The local Bluebonnet Club discussed the serious financial topic of reverse mortgages at their meeting on Monday afternoon, March 7.
Guest speaker Scott Morgan of Morgan Real Estate offered great information along with some harrowing details on the almost predatory contact made by organizations who promote this doubtful yet legal practice sometimes pitched as 'tax-free income'.
A reverse mortgage is a type of home equity loan where homeowners put their homes up as collateral to receive loan proceeds. Texas authorized reverse mortgages in 1999.
Some companies will send mail-outs or make phone calls to those eligible (starting at 62 years of age) for reverse mortgages almost as much as three times a week. Morgan even mentioned the endorsements made by celebrities like Robert Wagner and brought along a greeting card with two puppies to comfort people in participating in this type of loan.
Texas was the last state in the US to allow homeowners to borrow against the equity in their homes. However, Texans have shown their intelligence, in that only 7,000 Texas natives have chosen to take out a reverse mortgage since the authorization was enacted eleven years ago.
Along with the age requirement of at least 62, interested persons must take part in a HUD (Housing and Urban Development--a US government department) counseling session before the loan is closed. The property must be owned and will be appraised in order to determine the home equity.

____________________

* _EXERCISE A_:
Answer these questions from the club meeting report, giving each answer on its own line with the matching mark.
(i) On what day and date did the club hold its meeting?
(ii) In what year did Texas authorize reverse mortgages?
(iii) How many Texas natives have taken out a reverse mortgage since authorization?
* _EXERCISE B_:
Decide whether each statement agrees with the club meeting report. Answer yes or no, and quote the words of the report that settle it.
(i) Scott Morgan works for Morgan Real Estate.
(ii) Homeowners become eligible for a reverse mortgage at age 55.
(iii) The property is appraised to determine the home equity.
* _EXERCISE C_:
Rewrite the club meeting report from "Texas was the" to "the home equity.", substituting "information session" for "counseling session".
The data that follow were taken from a different source.

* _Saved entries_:
____________________

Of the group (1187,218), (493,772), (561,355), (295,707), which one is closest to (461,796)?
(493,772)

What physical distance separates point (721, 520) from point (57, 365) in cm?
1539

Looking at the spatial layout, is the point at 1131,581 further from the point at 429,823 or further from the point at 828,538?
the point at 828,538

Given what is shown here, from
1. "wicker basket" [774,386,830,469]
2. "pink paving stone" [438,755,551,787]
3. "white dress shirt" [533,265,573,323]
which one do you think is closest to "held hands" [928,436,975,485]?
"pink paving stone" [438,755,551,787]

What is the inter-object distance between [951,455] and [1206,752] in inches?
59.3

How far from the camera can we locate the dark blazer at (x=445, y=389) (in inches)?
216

____________________

* _EXERCISE RESULT A_:
(i) Monday afternoon, March 7
(ii) 1999
(iii) Only 7,000

* _EXERCISE RESULT B_:
(i) Yes: "Guest speaker Scott Morgan of Morgan Real Estate"
(ii) No: "starting at 62 years of age"
(iii) Yes: "will be appraised in order to determine the home equity"

* _EXERCISE RESULT C_:
Texas was the last state in the US to allow homeowners to borrow against the equity in their homes. However, Texans have shown their intelligence, in that only 7,000 Texas natives have chosen to take out a reverse mortgage since the authorization was enacted eleven years ago.
Along with the age requirement of at least 62, interested persons must take part in a HUD (Housing and Urban Development--a US government department) information session before the loan is closed. The property must be owned and will be appraised in order to determine the home equity.